--- START OF Dataset entries ---

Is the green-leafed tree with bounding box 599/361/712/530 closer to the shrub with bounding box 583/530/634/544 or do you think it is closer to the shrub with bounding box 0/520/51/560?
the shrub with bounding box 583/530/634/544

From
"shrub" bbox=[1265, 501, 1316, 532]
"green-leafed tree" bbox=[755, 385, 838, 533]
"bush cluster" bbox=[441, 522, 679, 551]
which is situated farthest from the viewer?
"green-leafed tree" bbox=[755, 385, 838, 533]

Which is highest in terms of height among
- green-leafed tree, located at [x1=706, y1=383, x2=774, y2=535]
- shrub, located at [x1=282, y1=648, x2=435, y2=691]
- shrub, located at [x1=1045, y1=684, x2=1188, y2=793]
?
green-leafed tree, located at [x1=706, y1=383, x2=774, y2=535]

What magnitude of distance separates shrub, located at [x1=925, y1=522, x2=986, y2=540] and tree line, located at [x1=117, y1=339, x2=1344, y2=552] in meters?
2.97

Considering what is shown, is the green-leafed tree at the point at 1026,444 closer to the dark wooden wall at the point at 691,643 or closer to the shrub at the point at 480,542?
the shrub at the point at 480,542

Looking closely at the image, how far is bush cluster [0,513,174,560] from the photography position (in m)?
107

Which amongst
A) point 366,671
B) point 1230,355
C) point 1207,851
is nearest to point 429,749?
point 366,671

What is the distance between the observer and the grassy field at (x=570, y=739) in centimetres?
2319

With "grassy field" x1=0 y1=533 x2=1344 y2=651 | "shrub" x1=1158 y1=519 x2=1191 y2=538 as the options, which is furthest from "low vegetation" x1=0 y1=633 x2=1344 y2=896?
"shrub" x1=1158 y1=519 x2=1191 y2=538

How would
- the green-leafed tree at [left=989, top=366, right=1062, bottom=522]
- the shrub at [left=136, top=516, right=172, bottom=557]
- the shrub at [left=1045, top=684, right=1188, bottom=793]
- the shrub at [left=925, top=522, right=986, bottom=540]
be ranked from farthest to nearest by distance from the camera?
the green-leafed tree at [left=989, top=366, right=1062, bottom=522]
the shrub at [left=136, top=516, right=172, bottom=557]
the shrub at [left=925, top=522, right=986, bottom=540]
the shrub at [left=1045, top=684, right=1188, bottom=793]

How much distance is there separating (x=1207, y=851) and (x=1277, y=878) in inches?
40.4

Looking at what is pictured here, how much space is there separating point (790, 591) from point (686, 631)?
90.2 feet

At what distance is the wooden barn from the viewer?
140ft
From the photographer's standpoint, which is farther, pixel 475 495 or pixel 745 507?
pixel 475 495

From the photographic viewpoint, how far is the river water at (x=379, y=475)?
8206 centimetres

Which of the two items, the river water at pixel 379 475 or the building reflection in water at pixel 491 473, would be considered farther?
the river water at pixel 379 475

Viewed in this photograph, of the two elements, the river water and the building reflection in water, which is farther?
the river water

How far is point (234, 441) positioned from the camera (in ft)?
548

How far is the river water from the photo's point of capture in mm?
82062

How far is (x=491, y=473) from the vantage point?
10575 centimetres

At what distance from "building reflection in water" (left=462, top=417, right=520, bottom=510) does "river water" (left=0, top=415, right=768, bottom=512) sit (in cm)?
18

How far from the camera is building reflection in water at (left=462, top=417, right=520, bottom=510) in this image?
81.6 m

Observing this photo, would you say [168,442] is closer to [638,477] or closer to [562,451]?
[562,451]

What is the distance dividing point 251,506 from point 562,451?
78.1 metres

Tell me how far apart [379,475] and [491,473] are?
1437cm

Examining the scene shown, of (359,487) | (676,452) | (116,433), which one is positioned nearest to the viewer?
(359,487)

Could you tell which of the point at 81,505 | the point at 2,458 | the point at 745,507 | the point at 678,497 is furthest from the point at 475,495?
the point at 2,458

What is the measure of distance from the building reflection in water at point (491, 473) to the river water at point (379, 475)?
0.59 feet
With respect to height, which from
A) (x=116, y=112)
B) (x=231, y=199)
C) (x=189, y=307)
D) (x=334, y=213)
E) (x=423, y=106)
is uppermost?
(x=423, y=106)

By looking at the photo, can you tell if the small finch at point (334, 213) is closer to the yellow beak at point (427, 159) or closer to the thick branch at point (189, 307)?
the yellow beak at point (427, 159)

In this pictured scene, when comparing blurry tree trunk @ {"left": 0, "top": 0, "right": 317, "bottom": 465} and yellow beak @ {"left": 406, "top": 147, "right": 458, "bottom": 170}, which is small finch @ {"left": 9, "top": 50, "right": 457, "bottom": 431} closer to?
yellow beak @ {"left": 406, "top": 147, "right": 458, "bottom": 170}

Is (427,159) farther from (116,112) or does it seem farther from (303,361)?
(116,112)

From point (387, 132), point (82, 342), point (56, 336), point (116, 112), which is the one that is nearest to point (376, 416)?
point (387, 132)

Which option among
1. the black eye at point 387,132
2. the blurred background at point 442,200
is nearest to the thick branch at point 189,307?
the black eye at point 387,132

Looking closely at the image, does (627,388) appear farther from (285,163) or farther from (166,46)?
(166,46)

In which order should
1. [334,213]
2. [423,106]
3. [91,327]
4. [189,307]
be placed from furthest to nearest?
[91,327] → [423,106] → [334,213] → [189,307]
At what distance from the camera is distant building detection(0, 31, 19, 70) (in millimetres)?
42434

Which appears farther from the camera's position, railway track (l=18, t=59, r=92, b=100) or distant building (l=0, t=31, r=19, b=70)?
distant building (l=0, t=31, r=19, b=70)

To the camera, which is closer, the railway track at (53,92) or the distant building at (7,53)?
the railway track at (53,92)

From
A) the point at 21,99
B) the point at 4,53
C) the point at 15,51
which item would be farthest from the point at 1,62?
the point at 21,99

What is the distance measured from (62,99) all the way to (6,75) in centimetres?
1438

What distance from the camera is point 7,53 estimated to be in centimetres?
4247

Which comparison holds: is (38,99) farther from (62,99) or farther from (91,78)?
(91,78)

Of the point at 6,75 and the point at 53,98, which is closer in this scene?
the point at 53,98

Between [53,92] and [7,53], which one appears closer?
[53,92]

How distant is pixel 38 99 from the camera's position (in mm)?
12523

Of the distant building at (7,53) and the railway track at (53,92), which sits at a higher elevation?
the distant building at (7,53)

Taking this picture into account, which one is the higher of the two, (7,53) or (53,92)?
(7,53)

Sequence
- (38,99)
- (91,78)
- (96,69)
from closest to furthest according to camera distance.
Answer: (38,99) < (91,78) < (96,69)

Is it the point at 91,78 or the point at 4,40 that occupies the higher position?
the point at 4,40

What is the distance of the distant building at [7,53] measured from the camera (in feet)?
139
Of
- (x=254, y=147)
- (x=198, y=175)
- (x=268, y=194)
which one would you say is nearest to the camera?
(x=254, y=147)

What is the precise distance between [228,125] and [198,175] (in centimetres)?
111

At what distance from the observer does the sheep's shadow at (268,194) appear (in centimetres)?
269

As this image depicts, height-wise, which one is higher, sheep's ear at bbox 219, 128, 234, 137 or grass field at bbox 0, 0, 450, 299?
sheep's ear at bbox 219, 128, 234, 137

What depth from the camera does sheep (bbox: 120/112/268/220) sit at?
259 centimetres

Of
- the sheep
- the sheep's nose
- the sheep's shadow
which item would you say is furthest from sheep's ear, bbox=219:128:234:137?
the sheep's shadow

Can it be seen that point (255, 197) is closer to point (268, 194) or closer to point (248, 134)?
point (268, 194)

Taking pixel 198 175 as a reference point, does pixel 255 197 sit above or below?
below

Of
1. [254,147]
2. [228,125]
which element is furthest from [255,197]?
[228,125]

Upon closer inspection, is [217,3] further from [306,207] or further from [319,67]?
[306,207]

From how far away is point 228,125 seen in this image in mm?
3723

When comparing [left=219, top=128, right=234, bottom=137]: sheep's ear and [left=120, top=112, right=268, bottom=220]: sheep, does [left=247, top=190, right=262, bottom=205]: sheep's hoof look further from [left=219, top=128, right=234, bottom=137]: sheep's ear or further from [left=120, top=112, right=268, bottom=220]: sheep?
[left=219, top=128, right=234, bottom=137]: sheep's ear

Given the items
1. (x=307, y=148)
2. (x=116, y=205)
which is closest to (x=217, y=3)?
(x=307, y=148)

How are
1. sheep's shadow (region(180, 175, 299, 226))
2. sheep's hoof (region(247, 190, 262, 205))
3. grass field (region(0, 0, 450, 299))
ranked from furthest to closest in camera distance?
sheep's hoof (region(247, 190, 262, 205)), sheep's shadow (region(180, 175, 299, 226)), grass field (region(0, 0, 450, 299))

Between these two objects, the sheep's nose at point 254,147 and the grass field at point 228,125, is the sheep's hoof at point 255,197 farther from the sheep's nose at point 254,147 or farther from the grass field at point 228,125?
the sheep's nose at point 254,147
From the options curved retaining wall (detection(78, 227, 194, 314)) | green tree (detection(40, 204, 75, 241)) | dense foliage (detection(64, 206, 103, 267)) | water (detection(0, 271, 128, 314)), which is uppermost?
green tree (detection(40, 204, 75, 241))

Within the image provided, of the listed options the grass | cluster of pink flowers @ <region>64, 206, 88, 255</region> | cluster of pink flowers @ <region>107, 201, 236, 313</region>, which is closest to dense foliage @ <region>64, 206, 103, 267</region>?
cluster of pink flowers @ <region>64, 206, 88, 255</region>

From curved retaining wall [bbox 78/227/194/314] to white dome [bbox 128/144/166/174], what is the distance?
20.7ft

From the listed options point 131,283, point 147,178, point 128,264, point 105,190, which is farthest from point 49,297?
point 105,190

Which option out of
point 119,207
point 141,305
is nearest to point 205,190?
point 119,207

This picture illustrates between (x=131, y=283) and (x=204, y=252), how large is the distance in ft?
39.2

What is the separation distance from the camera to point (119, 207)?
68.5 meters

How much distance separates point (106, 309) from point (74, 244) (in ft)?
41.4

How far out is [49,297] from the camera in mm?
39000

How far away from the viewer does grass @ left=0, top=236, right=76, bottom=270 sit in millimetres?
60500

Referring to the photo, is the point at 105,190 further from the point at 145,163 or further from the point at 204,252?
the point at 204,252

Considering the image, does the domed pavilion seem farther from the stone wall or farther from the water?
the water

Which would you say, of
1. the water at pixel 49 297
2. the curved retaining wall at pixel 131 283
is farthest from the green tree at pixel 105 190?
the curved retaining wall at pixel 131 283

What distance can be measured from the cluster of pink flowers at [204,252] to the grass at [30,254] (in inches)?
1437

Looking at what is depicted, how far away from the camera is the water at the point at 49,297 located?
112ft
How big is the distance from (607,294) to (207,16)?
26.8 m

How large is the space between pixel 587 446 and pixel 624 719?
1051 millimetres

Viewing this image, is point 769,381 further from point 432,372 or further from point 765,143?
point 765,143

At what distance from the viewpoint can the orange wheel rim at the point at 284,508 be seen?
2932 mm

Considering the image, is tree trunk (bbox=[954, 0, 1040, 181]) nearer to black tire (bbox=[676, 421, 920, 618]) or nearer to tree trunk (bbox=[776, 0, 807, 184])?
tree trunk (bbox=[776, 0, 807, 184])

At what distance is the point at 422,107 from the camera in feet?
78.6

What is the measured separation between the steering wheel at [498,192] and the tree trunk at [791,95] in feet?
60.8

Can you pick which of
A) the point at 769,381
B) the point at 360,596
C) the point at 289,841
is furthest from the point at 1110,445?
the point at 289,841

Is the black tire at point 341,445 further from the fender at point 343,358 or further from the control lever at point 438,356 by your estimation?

--- END OF Dataset entries ---

Requirements
Reproduce word for word everything from the line containing "What is the measured" down to the end of the material above.

Right answer
What is the measured separation between the steering wheel at [498,192] and the tree trunk at [791,95] in feet?
60.8

Can you pick which of
A) the point at 769,381
B) the point at 360,596
C) the point at 289,841
is furthest from the point at 1110,445?
the point at 289,841

Is the black tire at point 341,445 further from the fender at point 343,358 or further from the control lever at point 438,356 by your estimation?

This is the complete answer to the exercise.